Julgar o comportamento das pessoas que na sua livre vontade se deliciam com a volúpia do crédito fácil é tão arriscado como repetir o slogan dos anos mais duros da troika, que condenava moralmente os portugueses por terem “vivido acima das suas possibilidades”. Mas lêem-se estes números e só por hipocrisia não se reconhece que o país está outra vez a cair numa perigosa espiral de endividamento.

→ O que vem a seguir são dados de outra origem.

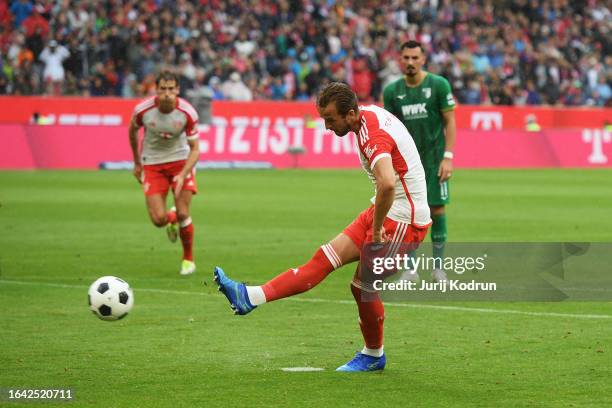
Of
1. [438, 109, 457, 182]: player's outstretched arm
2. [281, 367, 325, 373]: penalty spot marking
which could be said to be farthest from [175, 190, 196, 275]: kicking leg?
[281, 367, 325, 373]: penalty spot marking

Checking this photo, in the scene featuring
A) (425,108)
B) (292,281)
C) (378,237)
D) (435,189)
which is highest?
(378,237)

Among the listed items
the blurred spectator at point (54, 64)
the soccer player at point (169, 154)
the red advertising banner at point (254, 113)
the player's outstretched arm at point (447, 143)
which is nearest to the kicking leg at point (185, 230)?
the soccer player at point (169, 154)

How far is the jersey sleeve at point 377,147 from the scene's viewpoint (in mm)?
7844

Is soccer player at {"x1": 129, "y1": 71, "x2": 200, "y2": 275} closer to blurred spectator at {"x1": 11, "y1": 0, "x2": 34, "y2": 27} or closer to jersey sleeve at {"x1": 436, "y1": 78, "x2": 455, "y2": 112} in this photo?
jersey sleeve at {"x1": 436, "y1": 78, "x2": 455, "y2": 112}

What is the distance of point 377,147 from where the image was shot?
787cm

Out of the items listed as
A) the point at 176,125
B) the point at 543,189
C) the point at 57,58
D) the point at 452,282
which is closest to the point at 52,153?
the point at 57,58

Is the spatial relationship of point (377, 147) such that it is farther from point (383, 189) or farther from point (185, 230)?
point (185, 230)

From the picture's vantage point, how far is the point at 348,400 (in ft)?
23.7

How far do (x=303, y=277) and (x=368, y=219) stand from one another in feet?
1.90

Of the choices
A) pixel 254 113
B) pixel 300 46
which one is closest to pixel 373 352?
pixel 254 113

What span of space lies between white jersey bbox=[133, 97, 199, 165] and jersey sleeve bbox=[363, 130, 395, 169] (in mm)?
6276

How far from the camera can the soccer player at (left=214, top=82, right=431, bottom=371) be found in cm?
783

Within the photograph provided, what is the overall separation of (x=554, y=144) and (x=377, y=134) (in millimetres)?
28777

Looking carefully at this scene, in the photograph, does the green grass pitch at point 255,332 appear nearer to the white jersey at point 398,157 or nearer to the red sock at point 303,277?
the red sock at point 303,277
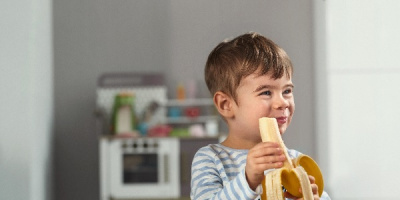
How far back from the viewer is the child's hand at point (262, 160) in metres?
0.96

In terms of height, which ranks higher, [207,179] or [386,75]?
[386,75]

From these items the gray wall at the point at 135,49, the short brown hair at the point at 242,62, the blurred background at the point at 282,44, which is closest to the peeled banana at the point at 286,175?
the short brown hair at the point at 242,62

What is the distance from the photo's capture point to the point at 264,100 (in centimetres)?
110

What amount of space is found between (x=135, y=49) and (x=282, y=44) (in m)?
0.86

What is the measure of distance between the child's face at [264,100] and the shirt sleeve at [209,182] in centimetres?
8

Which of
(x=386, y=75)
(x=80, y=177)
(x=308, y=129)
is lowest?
(x=80, y=177)

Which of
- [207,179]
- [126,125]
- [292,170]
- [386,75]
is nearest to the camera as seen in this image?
[292,170]

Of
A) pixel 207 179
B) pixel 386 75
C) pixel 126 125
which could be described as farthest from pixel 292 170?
pixel 386 75

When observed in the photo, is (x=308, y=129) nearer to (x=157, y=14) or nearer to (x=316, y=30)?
(x=316, y=30)

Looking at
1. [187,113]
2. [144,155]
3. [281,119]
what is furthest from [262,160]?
[187,113]

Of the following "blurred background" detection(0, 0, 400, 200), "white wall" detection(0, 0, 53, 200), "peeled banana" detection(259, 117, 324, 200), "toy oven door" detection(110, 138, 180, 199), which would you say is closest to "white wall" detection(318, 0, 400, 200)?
"blurred background" detection(0, 0, 400, 200)

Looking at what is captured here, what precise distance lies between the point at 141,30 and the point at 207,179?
306 cm

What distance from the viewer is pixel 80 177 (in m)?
4.10

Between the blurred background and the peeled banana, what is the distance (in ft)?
8.99
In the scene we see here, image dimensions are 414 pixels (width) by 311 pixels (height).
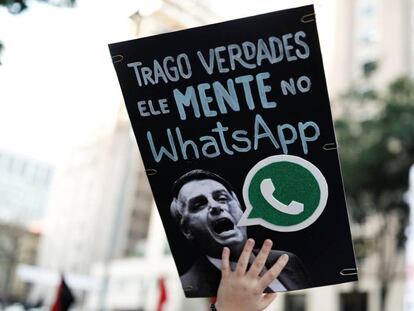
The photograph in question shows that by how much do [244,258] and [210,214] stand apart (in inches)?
6.0

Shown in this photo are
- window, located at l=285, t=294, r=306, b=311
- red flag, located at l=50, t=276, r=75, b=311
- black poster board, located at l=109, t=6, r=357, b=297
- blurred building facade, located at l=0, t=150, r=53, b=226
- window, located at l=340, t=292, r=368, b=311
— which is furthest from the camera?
blurred building facade, located at l=0, t=150, r=53, b=226

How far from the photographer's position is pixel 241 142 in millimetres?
1469

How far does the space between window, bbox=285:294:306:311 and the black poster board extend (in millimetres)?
25102

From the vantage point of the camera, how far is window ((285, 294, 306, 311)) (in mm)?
25531

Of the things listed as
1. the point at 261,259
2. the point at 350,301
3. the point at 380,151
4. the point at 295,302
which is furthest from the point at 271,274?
the point at 295,302

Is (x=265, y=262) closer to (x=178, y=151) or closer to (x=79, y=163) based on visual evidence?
(x=178, y=151)

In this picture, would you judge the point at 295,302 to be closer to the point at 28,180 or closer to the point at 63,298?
the point at 63,298

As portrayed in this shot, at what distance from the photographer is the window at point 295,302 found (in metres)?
25.5

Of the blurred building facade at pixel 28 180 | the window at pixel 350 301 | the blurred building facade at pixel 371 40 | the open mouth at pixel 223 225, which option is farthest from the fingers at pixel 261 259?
the blurred building facade at pixel 28 180

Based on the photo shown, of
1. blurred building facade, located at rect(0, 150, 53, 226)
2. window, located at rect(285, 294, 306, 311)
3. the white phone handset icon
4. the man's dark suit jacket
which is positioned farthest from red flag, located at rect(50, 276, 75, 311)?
blurred building facade, located at rect(0, 150, 53, 226)

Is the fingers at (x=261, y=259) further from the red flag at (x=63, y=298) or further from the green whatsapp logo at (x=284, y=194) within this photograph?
the red flag at (x=63, y=298)

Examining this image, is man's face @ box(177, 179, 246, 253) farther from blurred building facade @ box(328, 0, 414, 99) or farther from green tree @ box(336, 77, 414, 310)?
blurred building facade @ box(328, 0, 414, 99)

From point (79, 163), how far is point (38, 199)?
1193 centimetres

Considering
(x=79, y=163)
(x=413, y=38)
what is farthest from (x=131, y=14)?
(x=79, y=163)
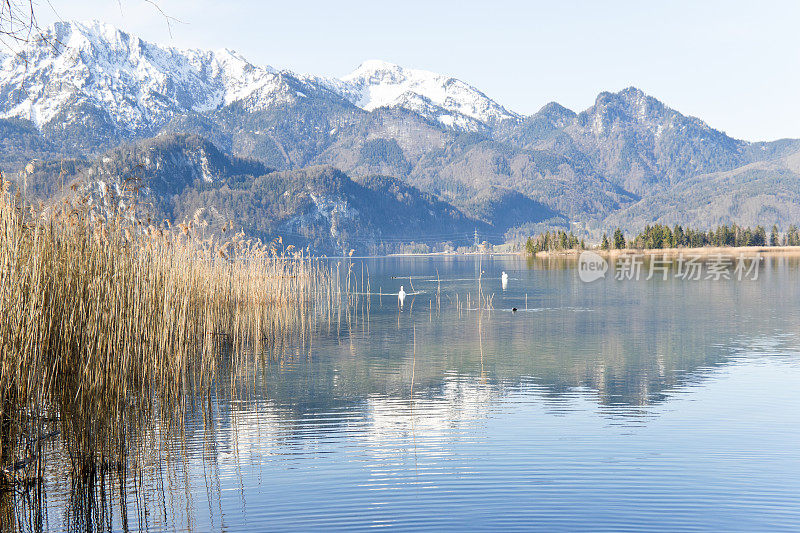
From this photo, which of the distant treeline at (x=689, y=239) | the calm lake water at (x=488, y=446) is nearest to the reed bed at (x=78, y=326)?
the calm lake water at (x=488, y=446)

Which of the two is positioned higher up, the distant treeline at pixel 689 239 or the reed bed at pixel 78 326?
the distant treeline at pixel 689 239

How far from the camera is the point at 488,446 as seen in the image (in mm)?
12672

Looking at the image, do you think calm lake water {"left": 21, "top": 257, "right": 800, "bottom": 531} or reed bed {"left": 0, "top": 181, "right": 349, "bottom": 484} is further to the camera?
calm lake water {"left": 21, "top": 257, "right": 800, "bottom": 531}

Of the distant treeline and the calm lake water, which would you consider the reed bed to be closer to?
the calm lake water

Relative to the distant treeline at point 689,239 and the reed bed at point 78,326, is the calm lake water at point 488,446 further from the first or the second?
the distant treeline at point 689,239

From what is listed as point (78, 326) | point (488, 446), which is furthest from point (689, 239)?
point (78, 326)

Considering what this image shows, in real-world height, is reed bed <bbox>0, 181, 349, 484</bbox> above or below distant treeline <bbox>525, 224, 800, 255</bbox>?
below

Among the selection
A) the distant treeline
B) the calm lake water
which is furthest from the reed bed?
the distant treeline

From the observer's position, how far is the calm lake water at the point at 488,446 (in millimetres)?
9445

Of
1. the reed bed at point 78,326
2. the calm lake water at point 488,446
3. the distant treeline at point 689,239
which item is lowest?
the calm lake water at point 488,446

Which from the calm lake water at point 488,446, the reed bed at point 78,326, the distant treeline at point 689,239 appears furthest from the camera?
the distant treeline at point 689,239

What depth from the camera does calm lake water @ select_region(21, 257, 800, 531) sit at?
945 centimetres

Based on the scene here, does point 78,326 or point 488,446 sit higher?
point 78,326

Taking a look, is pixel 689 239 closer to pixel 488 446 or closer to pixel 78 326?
pixel 488 446
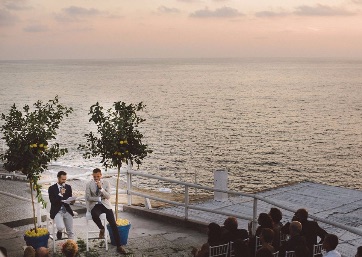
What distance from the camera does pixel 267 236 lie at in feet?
23.2

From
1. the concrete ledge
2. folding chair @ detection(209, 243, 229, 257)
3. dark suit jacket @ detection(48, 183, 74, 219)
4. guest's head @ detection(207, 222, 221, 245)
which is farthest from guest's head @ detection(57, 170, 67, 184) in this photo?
folding chair @ detection(209, 243, 229, 257)

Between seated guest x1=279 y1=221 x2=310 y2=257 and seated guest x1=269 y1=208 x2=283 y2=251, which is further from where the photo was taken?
seated guest x1=269 y1=208 x2=283 y2=251

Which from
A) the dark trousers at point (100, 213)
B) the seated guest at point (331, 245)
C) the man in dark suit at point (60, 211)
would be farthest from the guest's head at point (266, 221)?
the man in dark suit at point (60, 211)

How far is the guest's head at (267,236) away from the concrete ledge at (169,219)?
3496mm

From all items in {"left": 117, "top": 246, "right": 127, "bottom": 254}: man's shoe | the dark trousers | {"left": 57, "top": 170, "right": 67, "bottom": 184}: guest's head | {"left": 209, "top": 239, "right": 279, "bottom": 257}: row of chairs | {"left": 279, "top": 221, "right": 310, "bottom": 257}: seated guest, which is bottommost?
{"left": 117, "top": 246, "right": 127, "bottom": 254}: man's shoe

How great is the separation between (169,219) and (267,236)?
4451 mm

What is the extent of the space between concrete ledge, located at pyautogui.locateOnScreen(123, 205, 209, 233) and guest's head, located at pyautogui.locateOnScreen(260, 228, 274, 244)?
138 inches

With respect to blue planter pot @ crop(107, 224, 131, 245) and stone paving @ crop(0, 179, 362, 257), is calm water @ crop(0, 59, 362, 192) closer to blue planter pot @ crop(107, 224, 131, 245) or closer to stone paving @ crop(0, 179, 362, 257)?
stone paving @ crop(0, 179, 362, 257)

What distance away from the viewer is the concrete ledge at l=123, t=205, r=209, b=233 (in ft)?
35.0

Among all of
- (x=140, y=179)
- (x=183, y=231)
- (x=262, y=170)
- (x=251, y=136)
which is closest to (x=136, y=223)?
(x=183, y=231)

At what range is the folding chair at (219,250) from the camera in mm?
7444

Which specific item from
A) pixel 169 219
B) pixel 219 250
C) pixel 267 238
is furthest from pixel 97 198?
pixel 267 238

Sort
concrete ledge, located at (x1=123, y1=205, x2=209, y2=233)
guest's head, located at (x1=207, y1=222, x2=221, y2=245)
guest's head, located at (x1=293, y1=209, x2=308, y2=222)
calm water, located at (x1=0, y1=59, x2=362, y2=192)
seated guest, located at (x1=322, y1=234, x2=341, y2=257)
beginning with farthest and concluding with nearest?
calm water, located at (x1=0, y1=59, x2=362, y2=192)
concrete ledge, located at (x1=123, y1=205, x2=209, y2=233)
guest's head, located at (x1=293, y1=209, x2=308, y2=222)
guest's head, located at (x1=207, y1=222, x2=221, y2=245)
seated guest, located at (x1=322, y1=234, x2=341, y2=257)

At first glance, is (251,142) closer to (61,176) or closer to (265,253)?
(61,176)
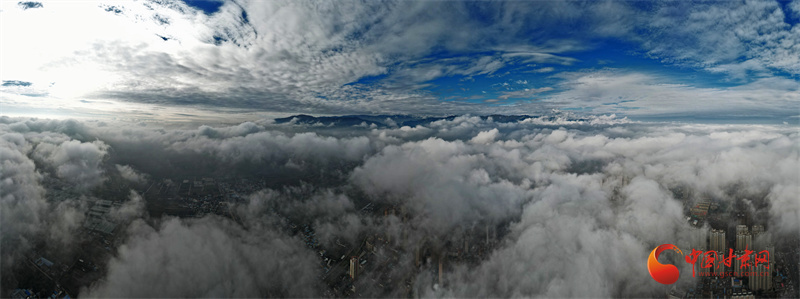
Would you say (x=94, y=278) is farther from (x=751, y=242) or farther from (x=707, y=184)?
(x=707, y=184)

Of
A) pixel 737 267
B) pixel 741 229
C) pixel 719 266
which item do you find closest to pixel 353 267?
pixel 719 266

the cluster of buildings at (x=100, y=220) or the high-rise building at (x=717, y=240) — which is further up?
the cluster of buildings at (x=100, y=220)

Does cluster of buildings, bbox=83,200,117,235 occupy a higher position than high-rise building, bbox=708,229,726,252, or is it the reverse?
cluster of buildings, bbox=83,200,117,235

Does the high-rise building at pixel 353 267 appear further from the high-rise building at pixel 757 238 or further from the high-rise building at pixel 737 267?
the high-rise building at pixel 757 238

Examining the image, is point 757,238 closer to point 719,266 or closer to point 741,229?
point 741,229

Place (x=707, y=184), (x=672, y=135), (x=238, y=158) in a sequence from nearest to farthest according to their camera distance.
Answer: (x=707, y=184)
(x=238, y=158)
(x=672, y=135)

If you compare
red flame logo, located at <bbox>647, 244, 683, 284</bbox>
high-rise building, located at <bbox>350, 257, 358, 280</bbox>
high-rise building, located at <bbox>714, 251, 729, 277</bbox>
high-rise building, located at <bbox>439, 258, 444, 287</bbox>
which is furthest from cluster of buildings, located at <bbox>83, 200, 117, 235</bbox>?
high-rise building, located at <bbox>714, 251, 729, 277</bbox>

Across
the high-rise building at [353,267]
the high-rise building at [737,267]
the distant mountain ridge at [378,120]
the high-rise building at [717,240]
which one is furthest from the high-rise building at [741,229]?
the distant mountain ridge at [378,120]

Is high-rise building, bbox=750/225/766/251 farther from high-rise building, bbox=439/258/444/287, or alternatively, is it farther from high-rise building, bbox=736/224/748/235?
high-rise building, bbox=439/258/444/287

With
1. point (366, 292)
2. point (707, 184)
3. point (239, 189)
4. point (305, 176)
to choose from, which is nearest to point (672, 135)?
point (707, 184)
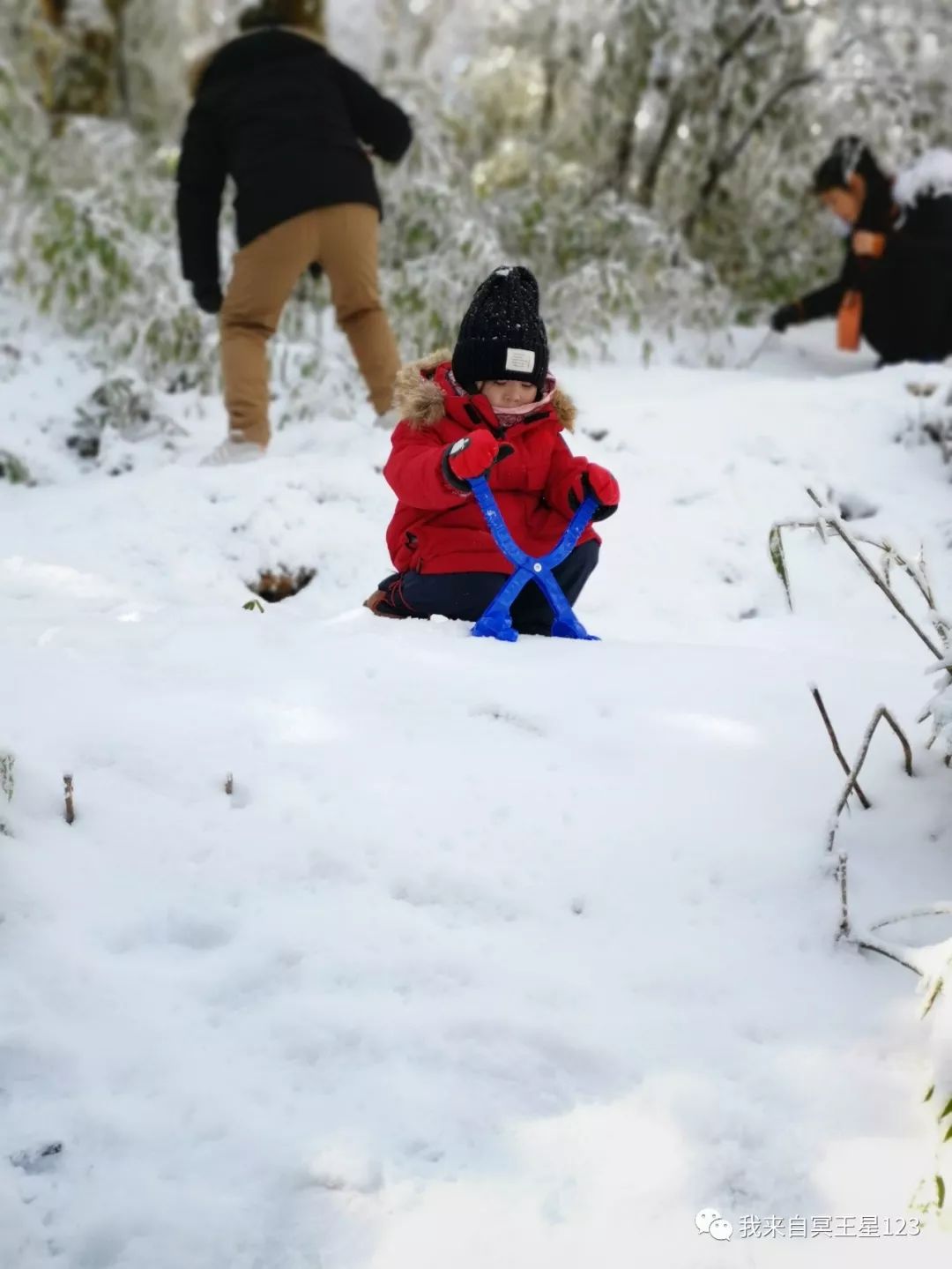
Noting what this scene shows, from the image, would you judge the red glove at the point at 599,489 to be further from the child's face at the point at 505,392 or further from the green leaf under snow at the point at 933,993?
the green leaf under snow at the point at 933,993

É sempre possível temperar este discurso pessimista dizendo que os números registados pelo Banco de Portugal surgem após cinco anos em que as famílias (e o sector privado no seu todo) apertaram o cinto e reduziram o peso das suas dívidas de 270% para próximo de 200% do PIB. Ou garantindo ser normal que, com os rendimentos reais a subirem um pouco e o desemprego em queda, as pessoas voltem a gastar o que têm mais o que pedem ao banco.
Mas há nesta bonomia o mesmo perigo do laxismo cultivados por uma parte muito significativa das famílias e pela banca entre 2000 e 2010. Quando uma economia cresce 2,3% e o crédito ao consumo ronda os 20%, algo vai mal; quando a taxa de poupança dos portugueses se situa nuns magros 5,1% do PIB, é óbvio que se gasta mais do que seria prudente.
Não há forma de desmentir que a euforia do crédito ao consumo é sinal de que nem a banca nem os consumidores conservam na memória a relação entre o excesso de dívida e as dores de um abrandamento da economia (e ainda menos os impactes de uma crise). É bom saber que há hoje em Portugal um clima de confiança, mas, como recorda a cada passo o Banco de Portugal, esse clima gera uma euforia que roça a irresponsabilidade.
Para já, tudo parece sob controlo. Mas se por acaso, um dia, a economia arrefecer, os juros subirem e o desemprego aumentar, voltaremos a viver os terríveis dilemas do sobreendividamento e, eventualmente, a ter de pagar os excessos cometidos pela banca.